**What is asked:**
**1.** Transcribe the fraud news excerpt between "From the American" and "to fraud risk.", inclusive.
**2.** Using the fraud news excerpt, mark each statement below yes or no, and quote the words from the excerpt that decide it.
(a) Comments on the AICPA exposure draft are due October 3, 2025.
(b) Investors view corporate management as carrying the primary responsibility for fraud defense.
(c) KRC Research conducted the investor survey in April 2025.
**3.** Resume the fraud news excerpt after its final sentence, writing the text that would come next.

**Source extract:**
============

From the American Institute of CPAs (AICPA)

AICPA issues exposure draft on auditor responsibilities related to fraud

On July 1, 2025, the AICPA released an exposure draft of a proposed Statement on Auditing Standards (SAS), “The Auditor’s Responsibilities Relating to Fraud in an Audit of Financial Statements.” This proposed update seeks to enhance and clarify the auditor’s role in identifying and responding to fraud during the audit process. The exposure draft introduces several notable revisions, including the establishment of mandatory procedures auditors must follow when fraud or suspected fraud is identified. Additionally, it reinforces the importance of maintaining professional skepticism throughout the audit engagement, a foundational element in the auditor’s approach to fraud risk.

Comments are due Oct. 3, 2025.

From the Center for Audit Quality (CAQ)

CAQ explores investor views on fraud

On July 29, 2025, the CAQ published the results of the institutional investor survey conducted by KRC Research in April 2025, which focused on fraud. The survey reveals growing concern among investors regarding fraud risks at U.S. public companies. Most investors perceive fraud as a significant and ongoing threat to corporate integrity and shareholder value. Internal audit teams, corporate management, and boards of directors are seen as the key lines of defense, with internal audit viewed as carrying the primary responsibility. When fraud does occur, senior management is most often held accountable. Investors cite a need for stronger deterrents, emphasizing enhanced employee training, ethical corporate cultures, and greater use of advanced technologies like artificial intelligence and machine learning to improve detection efforts. There is a prevailing sense that fraud has become more prevalent in recent years, and that it will continue to rise. Cyber-related threats, in particular, are seen as both the most likely and most damaging forms of fraud facing companies today.

============

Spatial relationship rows
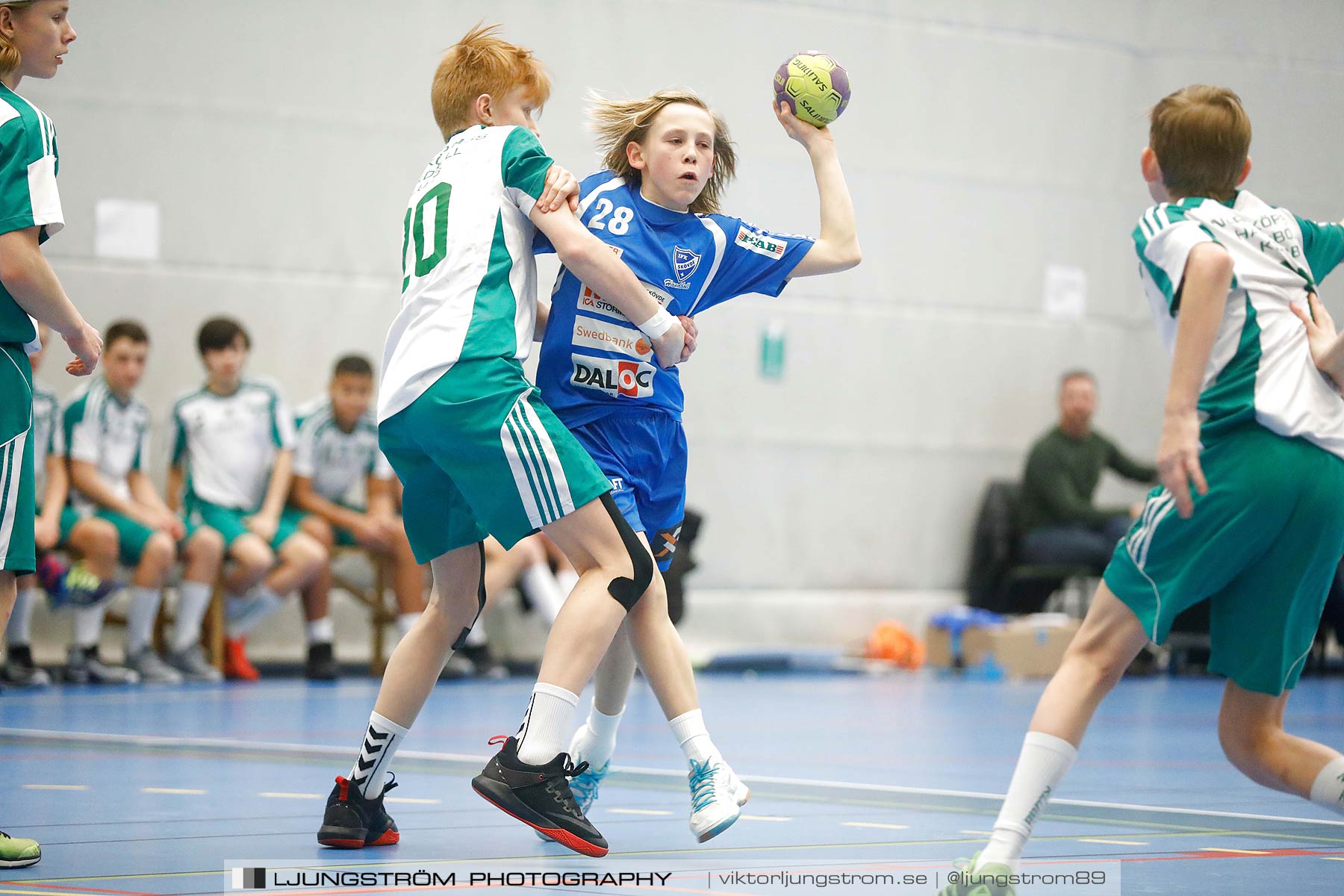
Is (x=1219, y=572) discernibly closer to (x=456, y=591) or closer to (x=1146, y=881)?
(x=1146, y=881)

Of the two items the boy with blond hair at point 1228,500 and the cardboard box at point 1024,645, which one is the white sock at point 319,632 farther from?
the boy with blond hair at point 1228,500

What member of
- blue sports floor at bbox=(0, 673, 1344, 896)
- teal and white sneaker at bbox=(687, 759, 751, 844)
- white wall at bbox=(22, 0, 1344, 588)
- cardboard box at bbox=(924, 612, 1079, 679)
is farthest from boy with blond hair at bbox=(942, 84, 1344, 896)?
white wall at bbox=(22, 0, 1344, 588)

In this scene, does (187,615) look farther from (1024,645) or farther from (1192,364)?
(1192,364)

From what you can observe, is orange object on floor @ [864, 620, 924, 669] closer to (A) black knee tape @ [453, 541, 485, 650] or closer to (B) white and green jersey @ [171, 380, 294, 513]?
(B) white and green jersey @ [171, 380, 294, 513]

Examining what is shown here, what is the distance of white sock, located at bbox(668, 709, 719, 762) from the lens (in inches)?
137

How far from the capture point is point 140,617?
30.5ft

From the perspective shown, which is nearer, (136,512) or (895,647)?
(136,512)

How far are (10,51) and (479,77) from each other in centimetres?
99

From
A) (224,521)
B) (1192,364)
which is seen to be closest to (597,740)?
(1192,364)

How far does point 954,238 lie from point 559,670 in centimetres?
1005

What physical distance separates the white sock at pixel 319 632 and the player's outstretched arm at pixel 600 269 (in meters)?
6.68

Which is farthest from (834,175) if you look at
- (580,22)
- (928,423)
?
(928,423)

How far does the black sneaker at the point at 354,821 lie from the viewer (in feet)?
11.7

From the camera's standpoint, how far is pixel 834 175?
402 cm
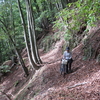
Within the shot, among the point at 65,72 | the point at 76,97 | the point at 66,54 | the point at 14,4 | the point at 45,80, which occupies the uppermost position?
the point at 14,4

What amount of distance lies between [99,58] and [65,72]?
2.09 meters

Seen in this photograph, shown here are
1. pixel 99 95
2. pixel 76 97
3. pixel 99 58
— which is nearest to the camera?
pixel 99 95

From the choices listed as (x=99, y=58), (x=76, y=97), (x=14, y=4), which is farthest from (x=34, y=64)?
(x=14, y=4)

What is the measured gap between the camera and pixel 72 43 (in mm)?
11312

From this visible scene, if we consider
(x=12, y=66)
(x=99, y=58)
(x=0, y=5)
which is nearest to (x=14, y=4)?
(x=0, y=5)

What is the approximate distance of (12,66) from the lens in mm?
17109

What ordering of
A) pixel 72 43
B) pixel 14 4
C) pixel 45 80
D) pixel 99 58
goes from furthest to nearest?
1. pixel 14 4
2. pixel 72 43
3. pixel 45 80
4. pixel 99 58

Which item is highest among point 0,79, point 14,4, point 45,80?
point 14,4

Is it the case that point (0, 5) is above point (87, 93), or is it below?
above

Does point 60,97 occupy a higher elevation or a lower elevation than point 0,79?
higher

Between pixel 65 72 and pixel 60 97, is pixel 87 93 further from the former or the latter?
pixel 65 72

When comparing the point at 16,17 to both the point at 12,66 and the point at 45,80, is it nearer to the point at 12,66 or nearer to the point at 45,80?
the point at 12,66

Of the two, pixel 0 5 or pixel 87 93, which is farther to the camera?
pixel 0 5

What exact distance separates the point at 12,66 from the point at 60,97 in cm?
1506
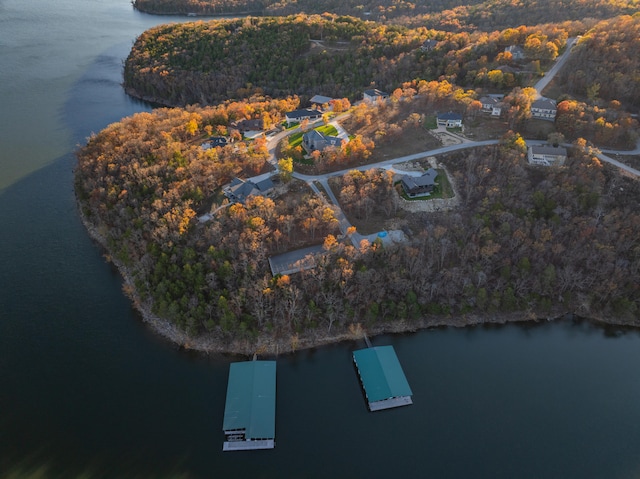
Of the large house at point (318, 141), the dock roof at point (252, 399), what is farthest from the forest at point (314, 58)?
the dock roof at point (252, 399)

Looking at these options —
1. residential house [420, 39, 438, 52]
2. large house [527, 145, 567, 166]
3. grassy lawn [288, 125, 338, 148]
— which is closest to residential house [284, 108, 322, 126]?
grassy lawn [288, 125, 338, 148]

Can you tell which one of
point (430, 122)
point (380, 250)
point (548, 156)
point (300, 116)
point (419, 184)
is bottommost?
point (380, 250)

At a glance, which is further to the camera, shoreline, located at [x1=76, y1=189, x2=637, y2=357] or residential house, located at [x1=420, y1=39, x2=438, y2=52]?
residential house, located at [x1=420, y1=39, x2=438, y2=52]

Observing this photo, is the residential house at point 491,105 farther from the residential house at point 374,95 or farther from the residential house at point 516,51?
the residential house at point 374,95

============

**Answers to the exercise:**
**1.**
From the American Institute of CPAs (AICPA)

AICPA issues exposure draft on auditor responsibilities related to fraud

On July 1, 2025, the AICPA released an exposure draft of a proposed Statement on Auditing Standards (SAS), “The Auditor’s Responsibilities Relating to Fraud in an Audit of Financial Statements.” This proposed update seeks to enhance and clarify the auditor’s role in identifying and responding to fraud during the audit process. The exposure draft introduces several notable revisions, including the establishment of mandatory procedures auditors must follow when fraud or suspected fraud is identified. Additionally, it reinforces the importance of maintaining professional skepticism throughout the audit engagement, a foundational element in the auditor’s approach to fraud risk.

**2.**
(a) Yes: "Comments are due Oct. 3, 2025."
(b) No: "with internal audit viewed as carrying the primary responsibility"
(c) Yes: "the institutional investor survey conducted by KRC Research in April 2025"

**3.**
CAQ analyzes recent SEC and PCAOB enforcement actions

The CAQ announced the release of a recent analysis by the Anti-Fraud Collaboration which reviewed more than 400 enforcement actions from 2021 through 2024 to highlight areas of regulatory focus. The report reveals sustained scrutiny around revenue recognition, M&A-related accounting, ethical breaches, and compliance practices.

Highlights include:

  • Revenue recognition remains the top enforcement area (33% of SEC, 27% of PCAOB actions), with executives frequently held accountable.
  • Post-merger accounting is a growing PCAOB concern, especially acquisition accounting and goodwill impairment.
  • Severe penalties are increasingly imposed for violations tied to auditor integrity and misconduct.
  • Regulatory sweeps target widespread compliance failures, including poor audit committee communication and off-channel messaging.

Portions of AICPA materials reprinted with permission. Copyright 2025 by AICPA.

FASB materials reprinted with permission. Copyright 2025 by Financial Accounting Foundation, Norwalk, Connecticut. Copyright 1974-1980 by American Institute of Certified Public Accountants.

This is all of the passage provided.